I was investigating the possibility of making the Sun a bit more silent this weekend. In an act of unimaginable stupidity I accidentally pulled the wrong drive out of the RAID. Since I was running RAID5 I kind of assumed I would spend the day waiting for a parity check to finish before my system would be back online again but I was so terribly wrong. I’m using software RAID in OpenBSD, as my SCSI-controller apparently does not come with RAID support, and this is a feature which is not enabled in the supported kernel meaning I only have myself to blame.
Since I don’t own a VGA monitor I drove to work on Saturday evening in order to borrow a monitor so that I could investigate why the system didn’t come up. Instead of recalculating the parity the system refused to boot and waited for me to manually run fsck_ffs on the partitions residing on the RAID. I manually executed a parity recalculation and then ran fsck which found a ton of errors on both the partitions. To top it all off this was the day before my weekly tape backup was to be run.

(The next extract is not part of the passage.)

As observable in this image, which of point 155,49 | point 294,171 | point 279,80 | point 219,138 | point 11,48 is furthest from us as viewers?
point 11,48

When I finally was able to boot the system it turned out it had killed so many files on /var that it was pretty much useless. I decided to recover the entire tape from last week as I had no idea how far the problems had spread. The posts from last week were recreated by copy pasting from planets where I’m aggregated but I lost the comments, drafts and a couple of other things.
My plan now is to switch to the concatenated disk driver and solely rely on tape for backups. ccd is officially supported by OpenBSD so I assume it doesn’t have as many hidden problems.
The lesson I’ve learned this weekend is to always run the tape backup before messing with the drives. Stupid me!